Segment Open

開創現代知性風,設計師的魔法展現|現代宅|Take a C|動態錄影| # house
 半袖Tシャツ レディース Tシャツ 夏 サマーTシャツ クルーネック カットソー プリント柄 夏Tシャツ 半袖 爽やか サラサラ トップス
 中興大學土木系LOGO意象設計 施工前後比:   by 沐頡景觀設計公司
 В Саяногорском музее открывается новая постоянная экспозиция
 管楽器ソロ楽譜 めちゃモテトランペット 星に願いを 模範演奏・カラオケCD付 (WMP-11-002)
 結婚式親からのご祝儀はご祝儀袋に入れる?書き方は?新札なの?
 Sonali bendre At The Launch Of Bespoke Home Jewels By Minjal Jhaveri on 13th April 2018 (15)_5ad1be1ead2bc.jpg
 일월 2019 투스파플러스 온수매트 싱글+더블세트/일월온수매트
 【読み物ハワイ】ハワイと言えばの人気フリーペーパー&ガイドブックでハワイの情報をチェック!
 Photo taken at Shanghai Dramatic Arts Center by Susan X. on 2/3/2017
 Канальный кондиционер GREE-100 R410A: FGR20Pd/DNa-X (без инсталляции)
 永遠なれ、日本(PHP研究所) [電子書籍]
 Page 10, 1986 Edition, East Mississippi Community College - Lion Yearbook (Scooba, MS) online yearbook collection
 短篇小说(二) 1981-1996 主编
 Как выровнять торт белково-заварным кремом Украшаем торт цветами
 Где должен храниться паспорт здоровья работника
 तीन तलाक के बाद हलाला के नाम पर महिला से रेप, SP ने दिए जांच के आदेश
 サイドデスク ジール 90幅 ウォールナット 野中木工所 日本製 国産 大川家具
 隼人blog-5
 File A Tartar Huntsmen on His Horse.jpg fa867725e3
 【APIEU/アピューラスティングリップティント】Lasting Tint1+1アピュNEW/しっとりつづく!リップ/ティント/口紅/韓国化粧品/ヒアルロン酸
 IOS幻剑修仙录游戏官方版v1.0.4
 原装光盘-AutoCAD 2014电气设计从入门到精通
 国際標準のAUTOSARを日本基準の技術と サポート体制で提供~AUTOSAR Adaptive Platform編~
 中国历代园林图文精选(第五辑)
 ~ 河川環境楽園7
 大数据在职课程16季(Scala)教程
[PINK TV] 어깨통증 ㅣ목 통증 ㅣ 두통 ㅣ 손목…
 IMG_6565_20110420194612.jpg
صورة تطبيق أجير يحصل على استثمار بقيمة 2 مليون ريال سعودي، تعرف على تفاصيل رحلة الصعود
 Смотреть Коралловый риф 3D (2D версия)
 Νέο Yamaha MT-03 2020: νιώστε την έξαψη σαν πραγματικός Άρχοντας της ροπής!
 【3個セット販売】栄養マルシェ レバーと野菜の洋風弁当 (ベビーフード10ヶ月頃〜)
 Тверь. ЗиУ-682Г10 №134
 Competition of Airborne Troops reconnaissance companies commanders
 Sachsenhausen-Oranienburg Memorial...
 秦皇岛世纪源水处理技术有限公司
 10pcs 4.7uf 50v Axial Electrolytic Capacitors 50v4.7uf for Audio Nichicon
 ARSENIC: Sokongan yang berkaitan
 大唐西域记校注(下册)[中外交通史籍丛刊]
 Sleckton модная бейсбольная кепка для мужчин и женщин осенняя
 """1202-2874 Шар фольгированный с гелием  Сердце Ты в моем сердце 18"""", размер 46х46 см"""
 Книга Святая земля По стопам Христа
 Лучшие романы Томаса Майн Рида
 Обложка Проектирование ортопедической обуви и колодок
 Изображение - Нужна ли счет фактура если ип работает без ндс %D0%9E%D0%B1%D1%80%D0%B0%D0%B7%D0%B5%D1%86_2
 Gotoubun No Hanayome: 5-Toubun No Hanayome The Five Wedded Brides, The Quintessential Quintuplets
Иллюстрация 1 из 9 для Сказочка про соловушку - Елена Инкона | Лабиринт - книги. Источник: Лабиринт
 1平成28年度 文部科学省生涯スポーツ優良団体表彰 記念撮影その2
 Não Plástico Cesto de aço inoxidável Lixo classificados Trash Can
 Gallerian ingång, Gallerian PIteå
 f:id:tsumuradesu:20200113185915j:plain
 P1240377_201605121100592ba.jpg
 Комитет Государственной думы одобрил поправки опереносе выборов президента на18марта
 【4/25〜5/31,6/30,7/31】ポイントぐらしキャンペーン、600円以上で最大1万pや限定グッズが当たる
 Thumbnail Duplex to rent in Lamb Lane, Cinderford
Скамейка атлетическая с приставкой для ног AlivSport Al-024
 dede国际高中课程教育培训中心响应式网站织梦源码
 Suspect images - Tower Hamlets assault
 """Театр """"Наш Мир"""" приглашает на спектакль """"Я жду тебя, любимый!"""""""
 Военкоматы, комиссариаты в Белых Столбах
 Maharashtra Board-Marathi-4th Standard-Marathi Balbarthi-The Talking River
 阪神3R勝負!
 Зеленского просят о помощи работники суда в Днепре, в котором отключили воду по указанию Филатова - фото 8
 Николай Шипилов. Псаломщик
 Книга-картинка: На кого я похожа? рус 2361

Segment Closed

**YOUR OBJECTIVE**
Copy exactly. The range runs from the line containing "приглашает на спектакль" through the last line of the data.

**RESULT**
 """Театр """"Наш Мир"""" приглашает на спектакль """"Я жду тебя, любимый!"""""""
 Военкоматы, комиссариаты в Белых Столбах
 Maharashtra Board-Marathi-4th Standard-Marathi Balbarthi-The Talking River
 阪神3R勝負!
 Зеленского просят о помощи работники суда в Днепре, в котором отключили воду по указанию Филатова - фото 8
 Николай Шипилов. Псаломщик
 Книга-картинка: На кого я похожа? рус 2361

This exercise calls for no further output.